-- Begin Dataset extract --

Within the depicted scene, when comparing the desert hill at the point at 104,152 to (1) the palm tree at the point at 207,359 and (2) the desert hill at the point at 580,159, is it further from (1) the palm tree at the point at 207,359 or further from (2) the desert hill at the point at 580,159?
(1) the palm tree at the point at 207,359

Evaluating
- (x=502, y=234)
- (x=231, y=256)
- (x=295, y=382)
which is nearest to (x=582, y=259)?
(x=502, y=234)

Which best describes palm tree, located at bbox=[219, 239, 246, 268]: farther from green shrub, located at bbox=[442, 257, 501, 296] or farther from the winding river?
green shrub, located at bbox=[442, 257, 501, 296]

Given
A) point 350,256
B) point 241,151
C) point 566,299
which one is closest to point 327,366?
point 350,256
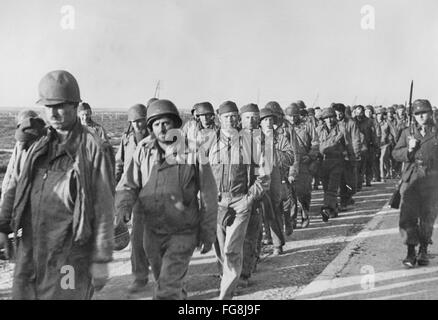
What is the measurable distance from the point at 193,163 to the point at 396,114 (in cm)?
1490

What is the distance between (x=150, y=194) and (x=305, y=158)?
5.35 metres

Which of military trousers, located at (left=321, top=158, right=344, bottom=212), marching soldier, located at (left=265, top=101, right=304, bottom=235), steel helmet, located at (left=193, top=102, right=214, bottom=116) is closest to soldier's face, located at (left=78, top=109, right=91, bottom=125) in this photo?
steel helmet, located at (left=193, top=102, right=214, bottom=116)

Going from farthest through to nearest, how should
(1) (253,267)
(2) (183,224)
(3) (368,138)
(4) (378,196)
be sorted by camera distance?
(3) (368,138), (4) (378,196), (1) (253,267), (2) (183,224)

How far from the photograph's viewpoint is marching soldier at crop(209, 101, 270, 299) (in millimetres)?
5645

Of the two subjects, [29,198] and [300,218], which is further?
[300,218]

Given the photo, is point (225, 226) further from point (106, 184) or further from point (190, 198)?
point (106, 184)

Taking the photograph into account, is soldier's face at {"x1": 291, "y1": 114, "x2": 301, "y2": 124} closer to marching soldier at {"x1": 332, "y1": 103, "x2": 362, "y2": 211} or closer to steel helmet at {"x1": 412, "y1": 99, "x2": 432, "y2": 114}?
marching soldier at {"x1": 332, "y1": 103, "x2": 362, "y2": 211}

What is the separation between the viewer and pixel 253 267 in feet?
21.2

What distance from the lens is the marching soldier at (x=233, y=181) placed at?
5.64 m

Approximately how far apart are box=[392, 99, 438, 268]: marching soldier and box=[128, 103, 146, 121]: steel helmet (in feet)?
11.4

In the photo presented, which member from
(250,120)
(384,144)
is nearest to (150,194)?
(250,120)

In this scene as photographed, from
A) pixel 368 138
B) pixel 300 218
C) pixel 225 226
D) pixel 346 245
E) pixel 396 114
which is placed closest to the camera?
pixel 225 226

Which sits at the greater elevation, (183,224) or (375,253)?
(183,224)
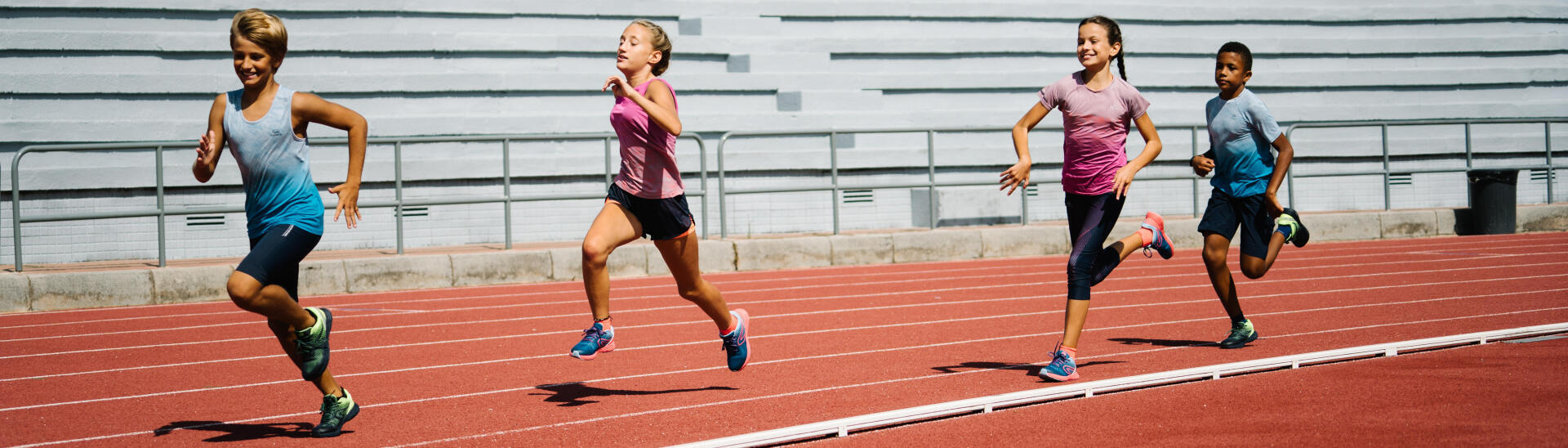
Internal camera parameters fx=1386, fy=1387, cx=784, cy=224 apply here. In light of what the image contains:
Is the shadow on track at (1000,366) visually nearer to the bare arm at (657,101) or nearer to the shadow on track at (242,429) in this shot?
the bare arm at (657,101)

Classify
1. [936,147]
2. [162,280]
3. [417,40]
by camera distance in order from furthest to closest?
1. [936,147]
2. [417,40]
3. [162,280]

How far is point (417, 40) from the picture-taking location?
616 inches

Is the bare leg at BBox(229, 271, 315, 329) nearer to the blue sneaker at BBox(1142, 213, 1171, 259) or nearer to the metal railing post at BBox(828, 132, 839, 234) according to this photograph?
the blue sneaker at BBox(1142, 213, 1171, 259)

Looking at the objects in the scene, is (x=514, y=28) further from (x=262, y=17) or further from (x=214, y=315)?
(x=262, y=17)

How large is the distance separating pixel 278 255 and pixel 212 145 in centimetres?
43

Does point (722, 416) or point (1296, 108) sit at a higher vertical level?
point (1296, 108)

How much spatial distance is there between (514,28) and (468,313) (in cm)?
747

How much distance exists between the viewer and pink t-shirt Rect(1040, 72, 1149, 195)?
596 cm

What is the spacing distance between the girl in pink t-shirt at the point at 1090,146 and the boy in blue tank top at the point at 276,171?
286cm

-- End Dataset extract --

■ Your goal ■
Extract all of the lines above word for word, leaving the pictures out of your answer.

■ Result ■
Within the depicted scene, when comparing the desert hill at the point at 104,152 to (1) the palm tree at the point at 207,359 and (2) the desert hill at the point at 580,159, is it further from (1) the palm tree at the point at 207,359 or further from (2) the desert hill at the point at 580,159?
(1) the palm tree at the point at 207,359

Evaluating
- (x=502, y=234)
- (x=231, y=256)
- (x=295, y=382)
which is nearest to (x=582, y=259)?
(x=502, y=234)

Which best describes palm tree, located at bbox=[219, 239, 246, 268]: farther from green shrub, located at bbox=[442, 257, 501, 296] or farther from the winding river?
green shrub, located at bbox=[442, 257, 501, 296]

Given
A) point 350,256
B) point 241,151
C) point 566,299
which one is closest to point 327,366?
point 350,256
What is the measurable distance from the point at 193,163 to the point at 396,114 (in cm)?
1490

What is the distance between (x=150, y=194) and (x=305, y=158)?
5.35 metres

Which of military trousers, located at (left=321, top=158, right=344, bottom=212), marching soldier, located at (left=265, top=101, right=304, bottom=235), steel helmet, located at (left=193, top=102, right=214, bottom=116) is closest to soldier's face, located at (left=78, top=109, right=91, bottom=125) in this photo?
steel helmet, located at (left=193, top=102, right=214, bottom=116)

Going from farthest through to nearest, how should
(1) (253,267)
(2) (183,224)
(3) (368,138)
(4) (378,196)
be sorted by camera distance?
(3) (368,138), (4) (378,196), (1) (253,267), (2) (183,224)

How far from the photograph's viewpoint is marching soldier at crop(209, 101, 270, 299) (in millimetres)?
5645

Of the two subjects, [29,198] and [300,218], which is further?
[300,218]

Given the photo, is point (225, 226) further from point (106, 184) or further from point (190, 198)?
point (106, 184)

Taking the photograph into account, is soldier's face at {"x1": 291, "y1": 114, "x2": 301, "y2": 124} closer to marching soldier at {"x1": 332, "y1": 103, "x2": 362, "y2": 211} or closer to steel helmet at {"x1": 412, "y1": 99, "x2": 432, "y2": 114}?
marching soldier at {"x1": 332, "y1": 103, "x2": 362, "y2": 211}

What is the separation between the viewer and pixel 253 267 in feet?
21.2

What distance from the lens is the marching soldier at (x=233, y=181) placed at?
5.64 m

Approximately how far apart are box=[392, 99, 438, 268]: marching soldier and box=[128, 103, 146, 121]: steel helmet (in feet)?
11.4

In the photo presented, which member from
(250,120)
(384,144)
is nearest to (150,194)?
(250,120)

In this scene as photographed, from
A) pixel 368 138
B) pixel 300 218
C) pixel 225 226
D) pixel 346 245
E) pixel 396 114
which is placed closest to the camera?
pixel 225 226

Which sits at the greater elevation, (183,224) or (375,253)?
(183,224)
Internal camera parameters fx=1386, fy=1387, cx=784, cy=224 apply here. In light of what the image contains:
Is the shadow on track at (1000,366) visually nearer to the bare arm at (657,101) or nearer to the shadow on track at (242,429) in this shot?
the bare arm at (657,101)

Classify
1. [936,147]
2. [162,280]
3. [417,40]
by camera distance in order from furthest to closest?
1. [936,147]
2. [417,40]
3. [162,280]

How far is point (417, 40) from the picture-taking location?
616 inches

Is the bare leg at BBox(229, 271, 315, 329) nearer to the blue sneaker at BBox(1142, 213, 1171, 259) or nearer to the metal railing post at BBox(828, 132, 839, 234) according to this photograph?
the blue sneaker at BBox(1142, 213, 1171, 259)

Looking at the objects in the scene, is (x=514, y=28) further from (x=262, y=17) or further from (x=214, y=315)?
(x=262, y=17)

How large is the distance separating pixel 278 255 and pixel 212 145 in centimetres?
43

Does point (722, 416) or point (1296, 108) sit at a higher vertical level?
point (1296, 108)

How much spatial distance is there between (514,28) and (468,313) (in cm)?
747

How much distance exists between the viewer and pink t-shirt Rect(1040, 72, 1149, 195)?
596 cm

What is the spacing distance between the girl in pink t-shirt at the point at 1090,146 and the boy in blue tank top at the point at 276,171?
286cm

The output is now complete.